# [Written problem 1]
From the Argo CD text, write out the passage starting with "Argo CD works" and going on through "cluster and environment.".

The continuous delivery into Kubernetes can be made efficient with Argo CD, which works on the principle of GitOps. Before understanding GitOps, let us understand push vs. pull-based CI/CD in the upcoming section on GitOps.

What Is GitOps and How Is It Different From Traditional CD?

Traditional CD and GitOps differ on the core principles of push and pull-based deployments.

Most CI/CD processes work on a push mechanism, which means things move to their respective destination at the trigger of an event. For example, when a developer has finished writing his code, he must execute a set of commands to move his code into the server for deployment. In a Kubernetes environment, the developer has to configure the clusters using tools like Kubectl and Helm in the pipeline to apply changes.

Argo is a CD tool that uses a pull-based mechanism. A pull-based CD mechanism means the destination triggers an event to pull the data from the source (Git) to deploy at the destination. Argo CD, which resided inside the cluster for reasons explained later on the blog, pulls the most recent verified version of code into the cluster for deployment. There are a lot of benefits to this model, like improved security and ease of use.

This pull-based mechanism is called GitOps, where the source code management systems like Git are treated as the only source of truth for application and configuration data. 

How is GitOps different from CD in Kubernetes

How Does Argo CD Work?

Argo CD works in a reversed flow mechanism as compared to push-style deployments. The new mechanism enables Argo CD to run from inside a Kubernetes cluster. Kubernetes faces challenges with the traditional CD mechanism because CI/CD tools, like Jenkins, sit outside the cluster, whereas Argo CD sits inside the cluster. While inside the cluster, Argo CD pulls changes from Git and applies them to the residing cluster. Instead of pushing changes like older generation tools by being inside the cluster, Argo CD prevents sensitive information from being exposed to other tools outside the Kubernetes cluster and environment. 

Argo CD can be set up in two simple steps:

  1. Deploy the Argo CD agent to the cluster.
  2. Configure Argo CD to track a Git repository for changes.

When Argo CD monitors change, it automatically applies them to the Kubernetes cluster. When developers commit the new code updates to the Git repository, automated CI pipelines will auto-start the build process and build the container image. Then as per the configurations, the CI pipeline will push and update the Kubernetes manifest files. The pipelines will update the new image version name and details on the deployment.yaml file. Argo CD can track this new update, pull the image, and deploy it onto the target cluster.

When the Kubernetes cluster is ready, Argo CD sends a report about the status of the application and that the synchronization is complete and correct. Argo CD also works in the other direction, monitoring changes in the Kubernetes cluster and discarding them if they don’t match the current configuration in Git.

How does Argo CD work?

Best Practices To Follow While Using Argo CD

  1. Separate Git repositories for application source code and app configuration
  2. Separate Git repo for system configurations

Why Separate Repositories?

The main reason for having separate repositories for application source code and app configurations is because app config code is not only present in the deployment file but also in the configmaps, secrets, storage, svc, etc. Kubernetes uses. These files change independently from the source code.

# [Records shown]
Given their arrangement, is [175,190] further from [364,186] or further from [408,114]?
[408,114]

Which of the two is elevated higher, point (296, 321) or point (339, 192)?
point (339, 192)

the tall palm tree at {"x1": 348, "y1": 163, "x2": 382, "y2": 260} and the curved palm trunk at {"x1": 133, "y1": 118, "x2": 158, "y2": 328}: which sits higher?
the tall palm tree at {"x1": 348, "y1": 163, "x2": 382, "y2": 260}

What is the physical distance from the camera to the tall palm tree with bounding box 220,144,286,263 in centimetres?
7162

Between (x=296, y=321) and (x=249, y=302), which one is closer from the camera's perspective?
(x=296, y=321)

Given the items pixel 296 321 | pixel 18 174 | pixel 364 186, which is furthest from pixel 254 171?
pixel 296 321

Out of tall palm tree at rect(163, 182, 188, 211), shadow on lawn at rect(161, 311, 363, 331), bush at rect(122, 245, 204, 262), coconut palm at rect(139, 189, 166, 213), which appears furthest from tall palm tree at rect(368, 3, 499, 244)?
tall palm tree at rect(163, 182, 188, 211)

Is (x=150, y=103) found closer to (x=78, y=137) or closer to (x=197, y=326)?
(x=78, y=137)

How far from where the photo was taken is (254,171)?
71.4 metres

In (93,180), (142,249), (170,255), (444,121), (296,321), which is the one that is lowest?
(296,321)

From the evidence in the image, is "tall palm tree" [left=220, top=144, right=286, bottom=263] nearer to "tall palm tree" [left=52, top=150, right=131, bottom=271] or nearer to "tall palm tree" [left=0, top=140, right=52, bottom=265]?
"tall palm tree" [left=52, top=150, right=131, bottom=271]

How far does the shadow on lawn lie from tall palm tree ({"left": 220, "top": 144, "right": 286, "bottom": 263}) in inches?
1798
--
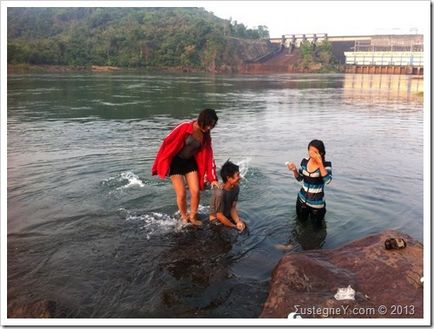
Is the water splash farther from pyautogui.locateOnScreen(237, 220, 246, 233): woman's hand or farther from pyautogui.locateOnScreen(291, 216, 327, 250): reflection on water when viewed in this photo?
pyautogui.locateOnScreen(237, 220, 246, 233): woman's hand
...
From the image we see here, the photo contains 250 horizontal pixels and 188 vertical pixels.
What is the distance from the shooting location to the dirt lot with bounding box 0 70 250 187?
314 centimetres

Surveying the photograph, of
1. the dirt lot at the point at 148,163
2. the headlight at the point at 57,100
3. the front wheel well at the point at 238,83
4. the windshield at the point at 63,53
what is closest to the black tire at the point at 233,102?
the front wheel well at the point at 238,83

# [Written problem 2]
Extract every line of the records that contains the string "tree". Case counts.

# [Task output 1]
Argo CD works in a reversed flow mechanism as compared to push-style deployments. The new mechanism enables Argo CD to run from inside a Kubernetes cluster. Kubernetes faces challenges with the traditional CD mechanism because CI/CD tools, like Jenkins, sit outside the cluster, whereas Argo CD sits inside the cluster. While inside the cluster, Argo CD pulls changes from Git and applies them to the residing cluster. Instead of pushing changes like older generation tools by being inside the cluster, Argo CD prevents sensitive information from being exposed to other tools outside the Kubernetes cluster and environment.

# [Task output 2]
the tall palm tree at {"x1": 348, "y1": 163, "x2": 382, "y2": 260} and the curved palm trunk at {"x1": 133, "y1": 118, "x2": 158, "y2": 328}: which sits higher?
the tall palm tree at {"x1": 348, "y1": 163, "x2": 382, "y2": 260}
What is the physical distance from the camera to the tall palm tree with bounding box 220,144,286,263 in centimetres?
Out of tall palm tree at rect(163, 182, 188, 211), shadow on lawn at rect(161, 311, 363, 331), bush at rect(122, 245, 204, 262), coconut palm at rect(139, 189, 166, 213), which appears furthest from tall palm tree at rect(368, 3, 499, 244)?
tall palm tree at rect(163, 182, 188, 211)
From the evidence in the image, is "tall palm tree" [left=220, top=144, right=286, bottom=263] nearer to "tall palm tree" [left=52, top=150, right=131, bottom=271] or nearer to "tall palm tree" [left=0, top=140, right=52, bottom=265]?
"tall palm tree" [left=52, top=150, right=131, bottom=271]
How far does the shadow on lawn lie from tall palm tree ({"left": 220, "top": 144, "right": 286, "bottom": 263}) in inches?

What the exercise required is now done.